I agree with Judge Shabaz that the Ziegler II analysis is not implicated when the changes the dealer seeks to impose is outright termination. I read the case as being applicable only to changes "sought to be imposed" that would maintain the dealership in a roughly comparable form. Such a reading of Ziegler II is consistent with the statute's focus on dealer deficiency provided in the good cause provision and with the statute's purpose of protecting dealers from grantors with superior bargaining power. Because defendant has failed to show that the changes it sought to impose on plaintiff would have maintained the dealership, Ziegler II is inapplicable.

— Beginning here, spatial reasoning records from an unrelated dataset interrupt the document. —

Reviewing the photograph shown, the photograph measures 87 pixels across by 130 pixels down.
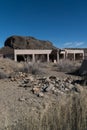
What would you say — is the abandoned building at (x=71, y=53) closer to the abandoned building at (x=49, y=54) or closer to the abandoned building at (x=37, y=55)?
the abandoned building at (x=49, y=54)

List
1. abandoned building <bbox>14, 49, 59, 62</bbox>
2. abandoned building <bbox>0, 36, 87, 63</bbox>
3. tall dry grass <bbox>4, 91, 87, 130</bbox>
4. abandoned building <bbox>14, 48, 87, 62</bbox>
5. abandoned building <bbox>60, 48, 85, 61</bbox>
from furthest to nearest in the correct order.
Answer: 1. abandoned building <bbox>60, 48, 85, 61</bbox>
2. abandoned building <bbox>14, 48, 87, 62</bbox>
3. abandoned building <bbox>0, 36, 87, 63</bbox>
4. abandoned building <bbox>14, 49, 59, 62</bbox>
5. tall dry grass <bbox>4, 91, 87, 130</bbox>

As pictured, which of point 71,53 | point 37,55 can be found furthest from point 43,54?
point 71,53

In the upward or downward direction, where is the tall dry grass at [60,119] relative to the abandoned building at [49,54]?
downward

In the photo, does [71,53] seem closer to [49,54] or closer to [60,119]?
[49,54]

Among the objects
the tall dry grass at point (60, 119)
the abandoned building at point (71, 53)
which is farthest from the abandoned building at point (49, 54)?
the tall dry grass at point (60, 119)

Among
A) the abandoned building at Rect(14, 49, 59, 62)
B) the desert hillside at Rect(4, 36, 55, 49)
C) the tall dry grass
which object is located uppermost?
the desert hillside at Rect(4, 36, 55, 49)

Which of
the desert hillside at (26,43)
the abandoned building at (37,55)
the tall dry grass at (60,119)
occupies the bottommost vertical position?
the tall dry grass at (60,119)

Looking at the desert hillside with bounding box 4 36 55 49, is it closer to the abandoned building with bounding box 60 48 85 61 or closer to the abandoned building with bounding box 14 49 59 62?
the abandoned building with bounding box 60 48 85 61

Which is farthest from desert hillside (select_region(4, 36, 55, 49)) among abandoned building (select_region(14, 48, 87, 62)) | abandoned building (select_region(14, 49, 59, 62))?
abandoned building (select_region(14, 49, 59, 62))

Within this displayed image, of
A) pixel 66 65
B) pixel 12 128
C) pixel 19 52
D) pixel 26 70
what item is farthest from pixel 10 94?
pixel 19 52

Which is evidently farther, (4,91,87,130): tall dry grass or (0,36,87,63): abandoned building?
(0,36,87,63): abandoned building

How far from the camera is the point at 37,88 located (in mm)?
11727

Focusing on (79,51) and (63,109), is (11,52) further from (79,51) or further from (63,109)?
(63,109)

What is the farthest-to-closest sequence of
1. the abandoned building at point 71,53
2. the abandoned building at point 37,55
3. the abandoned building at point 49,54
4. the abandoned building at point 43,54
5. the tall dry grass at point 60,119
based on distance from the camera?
the abandoned building at point 71,53 → the abandoned building at point 49,54 → the abandoned building at point 43,54 → the abandoned building at point 37,55 → the tall dry grass at point 60,119
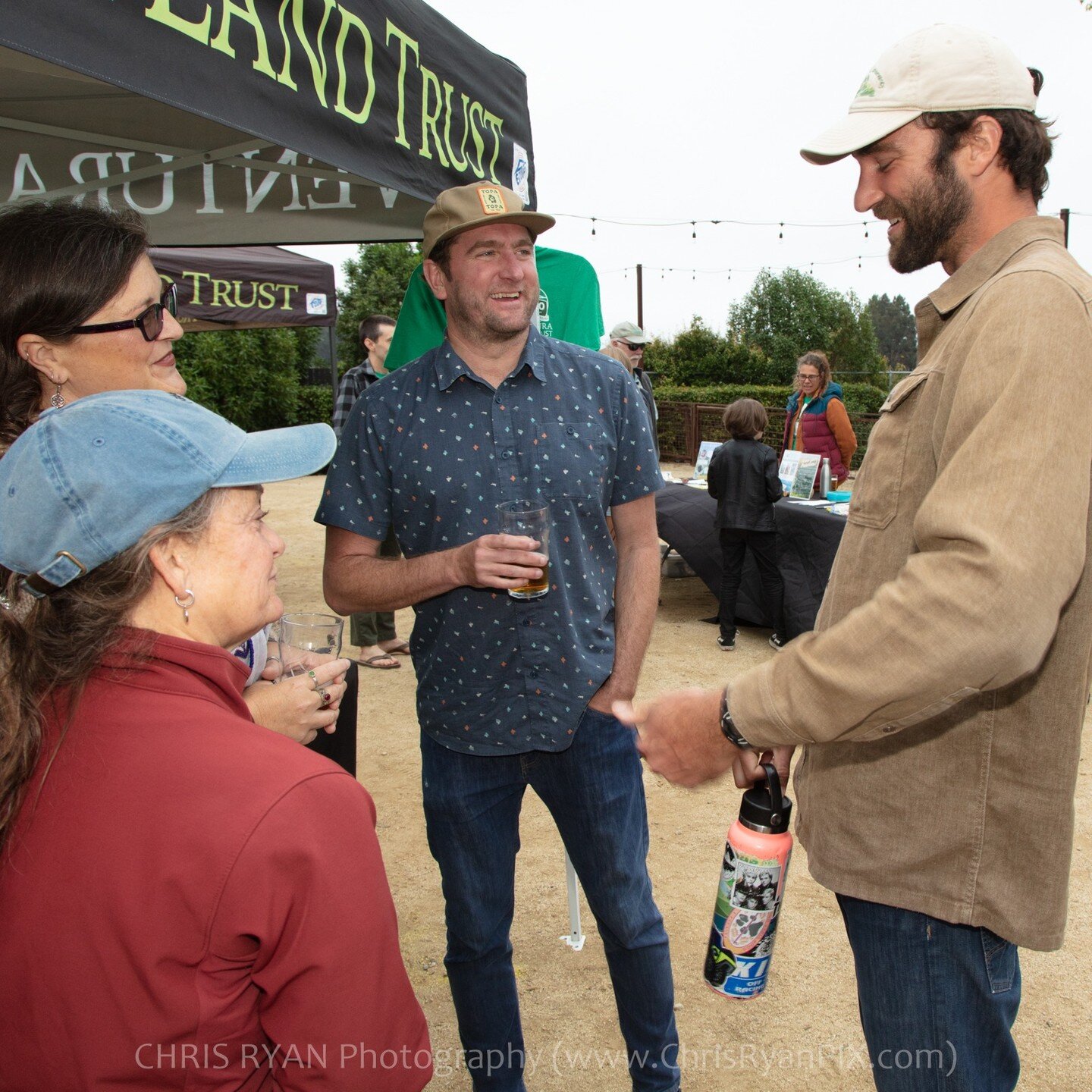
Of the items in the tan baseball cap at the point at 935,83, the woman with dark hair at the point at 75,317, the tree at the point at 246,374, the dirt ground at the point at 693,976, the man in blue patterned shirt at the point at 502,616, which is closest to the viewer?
the tan baseball cap at the point at 935,83

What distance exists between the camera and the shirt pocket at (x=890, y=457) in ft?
4.87

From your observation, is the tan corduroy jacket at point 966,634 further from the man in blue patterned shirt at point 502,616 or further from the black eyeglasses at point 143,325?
the black eyeglasses at point 143,325

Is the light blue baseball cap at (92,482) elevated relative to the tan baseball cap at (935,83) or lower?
lower

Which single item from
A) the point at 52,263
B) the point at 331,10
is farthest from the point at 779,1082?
the point at 331,10

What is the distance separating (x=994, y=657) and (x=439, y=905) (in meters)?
2.82

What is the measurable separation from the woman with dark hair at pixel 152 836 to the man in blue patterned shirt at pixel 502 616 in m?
1.08

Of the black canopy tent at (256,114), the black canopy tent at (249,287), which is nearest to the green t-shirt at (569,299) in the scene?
the black canopy tent at (256,114)

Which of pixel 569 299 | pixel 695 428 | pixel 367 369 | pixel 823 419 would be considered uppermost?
pixel 569 299

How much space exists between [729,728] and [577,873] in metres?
1.04

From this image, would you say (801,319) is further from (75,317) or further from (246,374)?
(75,317)

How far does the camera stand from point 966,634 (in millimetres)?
1201

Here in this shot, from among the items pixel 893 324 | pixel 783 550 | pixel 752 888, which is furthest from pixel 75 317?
pixel 893 324

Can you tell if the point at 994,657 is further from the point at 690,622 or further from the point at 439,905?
the point at 690,622

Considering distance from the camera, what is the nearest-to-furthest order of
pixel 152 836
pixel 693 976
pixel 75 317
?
1. pixel 152 836
2. pixel 75 317
3. pixel 693 976
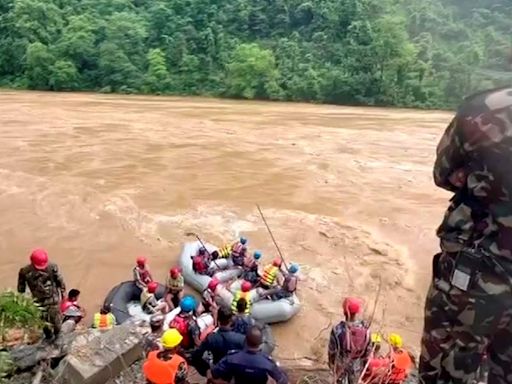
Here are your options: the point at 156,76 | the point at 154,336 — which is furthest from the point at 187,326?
the point at 156,76

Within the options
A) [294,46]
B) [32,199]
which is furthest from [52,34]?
[32,199]

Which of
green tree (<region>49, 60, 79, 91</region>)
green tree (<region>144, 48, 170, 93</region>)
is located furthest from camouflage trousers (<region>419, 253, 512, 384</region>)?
green tree (<region>49, 60, 79, 91</region>)

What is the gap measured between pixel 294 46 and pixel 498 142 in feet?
116

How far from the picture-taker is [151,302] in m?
6.83

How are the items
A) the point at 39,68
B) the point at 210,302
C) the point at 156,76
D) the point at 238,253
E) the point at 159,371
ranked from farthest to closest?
1. the point at 156,76
2. the point at 39,68
3. the point at 238,253
4. the point at 210,302
5. the point at 159,371

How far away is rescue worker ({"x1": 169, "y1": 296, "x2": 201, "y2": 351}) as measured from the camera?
5238 millimetres

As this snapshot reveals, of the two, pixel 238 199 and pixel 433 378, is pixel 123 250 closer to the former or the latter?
pixel 238 199

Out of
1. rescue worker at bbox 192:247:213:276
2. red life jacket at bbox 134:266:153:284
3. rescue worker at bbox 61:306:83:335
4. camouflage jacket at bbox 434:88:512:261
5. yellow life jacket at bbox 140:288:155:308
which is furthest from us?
rescue worker at bbox 192:247:213:276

In another attempt to avoid liability under the fair dealership act, defendant argues that Kealey and Slowiak are distinguishable from this case because the independent dealers in both cases derived their market identity solely from the grantor's name, while plaintiff is a diversified company with its own identity, independent of the Zenith name. This is a distinction without a difference. Plaintiff's ability to continue its existence without its Zenith dealership may be relevant to the issue of plaintiff's damages; it is not relevant to whether defendant violated the good cause provision of the fair dealership law.

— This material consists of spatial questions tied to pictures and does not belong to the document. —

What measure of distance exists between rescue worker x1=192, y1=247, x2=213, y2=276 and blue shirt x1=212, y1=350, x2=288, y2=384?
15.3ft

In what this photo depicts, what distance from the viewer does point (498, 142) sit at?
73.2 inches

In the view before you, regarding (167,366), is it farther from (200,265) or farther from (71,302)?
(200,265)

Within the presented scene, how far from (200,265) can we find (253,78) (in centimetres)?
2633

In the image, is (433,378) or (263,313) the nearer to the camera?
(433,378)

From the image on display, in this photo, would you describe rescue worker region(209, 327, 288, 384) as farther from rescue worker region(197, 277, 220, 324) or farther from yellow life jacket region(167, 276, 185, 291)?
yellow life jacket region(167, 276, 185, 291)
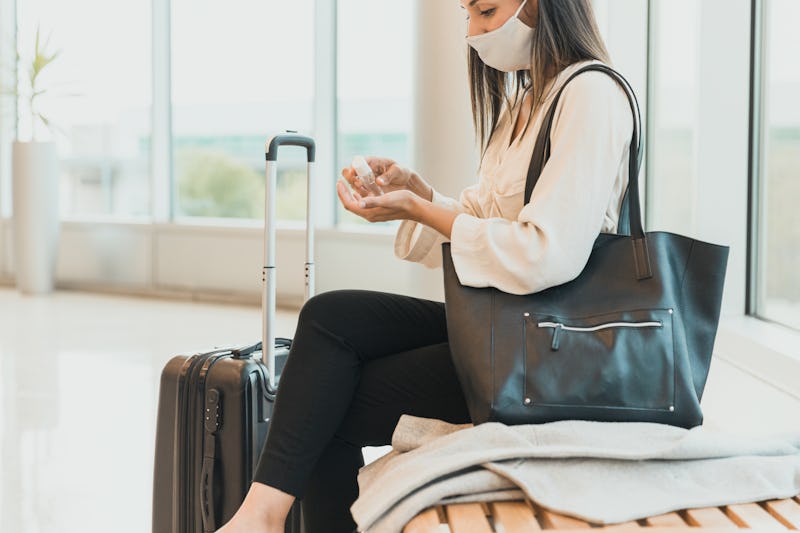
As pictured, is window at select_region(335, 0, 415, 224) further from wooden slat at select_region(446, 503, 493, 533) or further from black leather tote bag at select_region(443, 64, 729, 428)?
wooden slat at select_region(446, 503, 493, 533)

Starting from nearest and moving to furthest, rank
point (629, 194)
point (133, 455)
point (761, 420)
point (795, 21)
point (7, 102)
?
point (629, 194) < point (761, 420) < point (795, 21) < point (133, 455) < point (7, 102)

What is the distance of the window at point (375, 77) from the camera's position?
6.45 metres

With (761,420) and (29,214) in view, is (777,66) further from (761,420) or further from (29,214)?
(29,214)

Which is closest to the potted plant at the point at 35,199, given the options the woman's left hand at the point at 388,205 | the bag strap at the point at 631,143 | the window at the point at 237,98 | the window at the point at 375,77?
the window at the point at 237,98

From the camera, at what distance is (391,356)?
5.66ft

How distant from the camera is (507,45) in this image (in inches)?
69.9

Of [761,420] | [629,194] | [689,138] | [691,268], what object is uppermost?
[689,138]

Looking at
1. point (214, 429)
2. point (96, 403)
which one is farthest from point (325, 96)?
point (214, 429)

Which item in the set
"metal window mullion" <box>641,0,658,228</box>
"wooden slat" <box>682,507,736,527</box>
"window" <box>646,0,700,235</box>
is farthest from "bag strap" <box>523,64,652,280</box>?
"metal window mullion" <box>641,0,658,228</box>

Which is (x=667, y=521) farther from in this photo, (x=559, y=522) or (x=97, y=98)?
(x=97, y=98)

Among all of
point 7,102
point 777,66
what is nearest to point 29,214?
point 7,102

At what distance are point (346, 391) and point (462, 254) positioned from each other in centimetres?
34

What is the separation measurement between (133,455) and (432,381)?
173cm

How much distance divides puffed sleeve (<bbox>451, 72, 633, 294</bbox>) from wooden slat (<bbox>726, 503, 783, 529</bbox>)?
0.39 meters
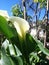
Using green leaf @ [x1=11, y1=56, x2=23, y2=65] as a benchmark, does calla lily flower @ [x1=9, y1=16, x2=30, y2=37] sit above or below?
above

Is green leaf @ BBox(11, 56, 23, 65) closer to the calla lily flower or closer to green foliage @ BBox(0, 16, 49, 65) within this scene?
green foliage @ BBox(0, 16, 49, 65)

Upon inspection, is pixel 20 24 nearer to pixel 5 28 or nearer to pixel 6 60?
pixel 5 28

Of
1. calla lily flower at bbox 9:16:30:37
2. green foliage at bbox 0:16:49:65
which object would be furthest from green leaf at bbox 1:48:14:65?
calla lily flower at bbox 9:16:30:37

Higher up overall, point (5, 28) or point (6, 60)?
point (5, 28)

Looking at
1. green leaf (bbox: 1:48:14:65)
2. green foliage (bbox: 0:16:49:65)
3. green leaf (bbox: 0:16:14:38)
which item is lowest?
green leaf (bbox: 1:48:14:65)

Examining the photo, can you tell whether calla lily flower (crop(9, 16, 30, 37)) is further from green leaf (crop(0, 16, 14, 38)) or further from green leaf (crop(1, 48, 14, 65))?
green leaf (crop(1, 48, 14, 65))

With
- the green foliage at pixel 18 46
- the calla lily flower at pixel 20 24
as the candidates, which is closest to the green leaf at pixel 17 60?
the green foliage at pixel 18 46

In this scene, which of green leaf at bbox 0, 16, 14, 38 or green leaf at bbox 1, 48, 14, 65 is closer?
green leaf at bbox 0, 16, 14, 38

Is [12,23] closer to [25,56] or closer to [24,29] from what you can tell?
[24,29]

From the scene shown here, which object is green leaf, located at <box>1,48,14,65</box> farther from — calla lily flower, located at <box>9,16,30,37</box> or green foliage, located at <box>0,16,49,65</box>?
calla lily flower, located at <box>9,16,30,37</box>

Defendant makes the additional argument that Kealey, 761 F.2d 345, is distinguishable because that case involved a grantor that was terminating its independent dealerships to increase its profits, not to stem "hemorrhaging losses." Defendant is wrong. Kealey is not limited to actions by grantors that amount to a "profit-grab." See Slowiak, at *7 (immaterial whether termination was made to stem losses or increase profits because termination of dealership for economic concerns of grantor who remains in the marketplace is not good cause as a matter of law). Kealey, 761 F.2d at 350, held that if a grantor continues to market its products in a dealer's former territory, it can terminate its dealers without incurring liability only if it can prove performance deficiencies on the part of the dealer. The statutory focus on dealer deficiency applies regardless whether the grantor is acting to increase profits or to stem alleged losses. See Kealey, 539 F. Supp. at 1366 ("[T]he adverse impact upon a dealer of a unilateral termination of its dealership is not lessened because the grantor is acting in good faith for sound business reasons.").

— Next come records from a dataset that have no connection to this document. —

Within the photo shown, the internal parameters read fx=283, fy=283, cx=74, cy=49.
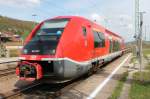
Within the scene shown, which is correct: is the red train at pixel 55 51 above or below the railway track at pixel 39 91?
Answer: above

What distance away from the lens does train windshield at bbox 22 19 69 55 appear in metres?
11.4

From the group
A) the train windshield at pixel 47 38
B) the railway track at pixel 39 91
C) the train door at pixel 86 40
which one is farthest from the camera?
the train door at pixel 86 40

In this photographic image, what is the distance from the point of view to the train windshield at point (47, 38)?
11.4m

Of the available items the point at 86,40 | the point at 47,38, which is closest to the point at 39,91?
the point at 47,38

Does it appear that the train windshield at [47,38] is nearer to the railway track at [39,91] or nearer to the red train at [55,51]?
the red train at [55,51]


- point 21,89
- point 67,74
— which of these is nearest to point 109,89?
point 67,74

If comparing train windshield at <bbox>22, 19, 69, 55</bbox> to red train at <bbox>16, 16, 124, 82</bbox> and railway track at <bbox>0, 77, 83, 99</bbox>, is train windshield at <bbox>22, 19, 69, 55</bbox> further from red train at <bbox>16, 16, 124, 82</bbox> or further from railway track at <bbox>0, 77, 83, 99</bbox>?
railway track at <bbox>0, 77, 83, 99</bbox>

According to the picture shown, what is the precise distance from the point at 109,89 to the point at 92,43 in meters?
3.84

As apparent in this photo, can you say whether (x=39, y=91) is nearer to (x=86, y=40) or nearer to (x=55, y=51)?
(x=55, y=51)

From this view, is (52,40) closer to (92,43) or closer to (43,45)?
(43,45)

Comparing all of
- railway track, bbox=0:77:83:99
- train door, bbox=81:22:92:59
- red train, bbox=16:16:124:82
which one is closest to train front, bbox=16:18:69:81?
red train, bbox=16:16:124:82

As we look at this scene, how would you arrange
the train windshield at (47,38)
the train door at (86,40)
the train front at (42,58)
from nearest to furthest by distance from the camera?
the train front at (42,58), the train windshield at (47,38), the train door at (86,40)

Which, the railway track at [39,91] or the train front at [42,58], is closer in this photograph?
the railway track at [39,91]

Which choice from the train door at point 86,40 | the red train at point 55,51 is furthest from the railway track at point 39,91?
the train door at point 86,40
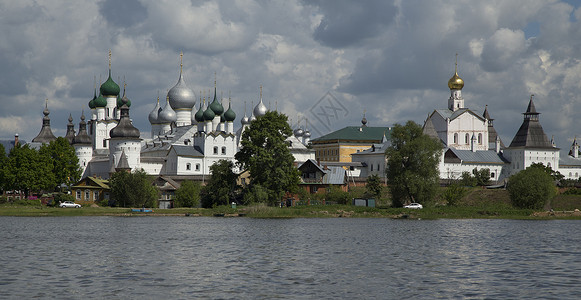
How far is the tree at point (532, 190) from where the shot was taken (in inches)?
2395

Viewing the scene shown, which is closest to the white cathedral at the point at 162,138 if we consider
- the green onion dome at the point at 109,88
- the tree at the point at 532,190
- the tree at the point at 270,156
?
the green onion dome at the point at 109,88

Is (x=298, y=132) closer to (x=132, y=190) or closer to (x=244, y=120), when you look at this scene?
(x=244, y=120)

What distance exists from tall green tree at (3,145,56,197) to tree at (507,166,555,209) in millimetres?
42663

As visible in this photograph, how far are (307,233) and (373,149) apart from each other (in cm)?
6429

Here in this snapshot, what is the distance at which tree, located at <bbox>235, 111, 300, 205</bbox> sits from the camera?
63.1 metres

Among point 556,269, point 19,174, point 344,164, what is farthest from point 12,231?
point 344,164

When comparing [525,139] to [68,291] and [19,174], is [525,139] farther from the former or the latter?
[68,291]

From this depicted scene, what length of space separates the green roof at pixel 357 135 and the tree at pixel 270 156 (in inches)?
2569

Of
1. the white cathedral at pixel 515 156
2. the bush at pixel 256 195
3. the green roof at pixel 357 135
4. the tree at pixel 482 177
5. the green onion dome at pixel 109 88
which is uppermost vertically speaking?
the green onion dome at pixel 109 88

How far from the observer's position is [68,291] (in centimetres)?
2184

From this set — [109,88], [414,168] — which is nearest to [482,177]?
[414,168]

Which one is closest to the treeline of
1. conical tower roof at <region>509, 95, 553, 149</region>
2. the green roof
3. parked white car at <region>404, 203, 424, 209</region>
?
parked white car at <region>404, 203, 424, 209</region>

Defendant's arguments cannot be reconciled with the policy decision the legislature made in enacting the Wisconsin Fair Dealership Law to "protect dealers against unfair treatment by grantors, who inherently have superior economic power and superior bargaining power in the negotiation of dealerships" and to "promote fair business relations between dealers and grantors." Wis. Stat. §§ 135.025(2) (a)-(b). I decline defendant's invitation to substitute my own judgment for the legislature's and alter the playing field for Wisconsin dealerships. As I noted in Kealey, 539 F. Supp. at 1369, the "popularly-elected legislature is vested with the exclusive authority to determine the need for economic regulation and the appropriate response to such needs." It is consistent with Kealey and Slowiak to conclude that a dealer may not terminate a dealership solely to improve its own economic performance and continue to market its products in the dealer's former territory.


IT IS ORDERED that plaintiff Morley-Murphy's motion for partial summary judgment *459 is GRANTED on its claim that defendant Zenith Corporation violated the Wisconsin Fair Dealership Law and defendant Zenith Corporation's motion for partial summary judgment is DENIED.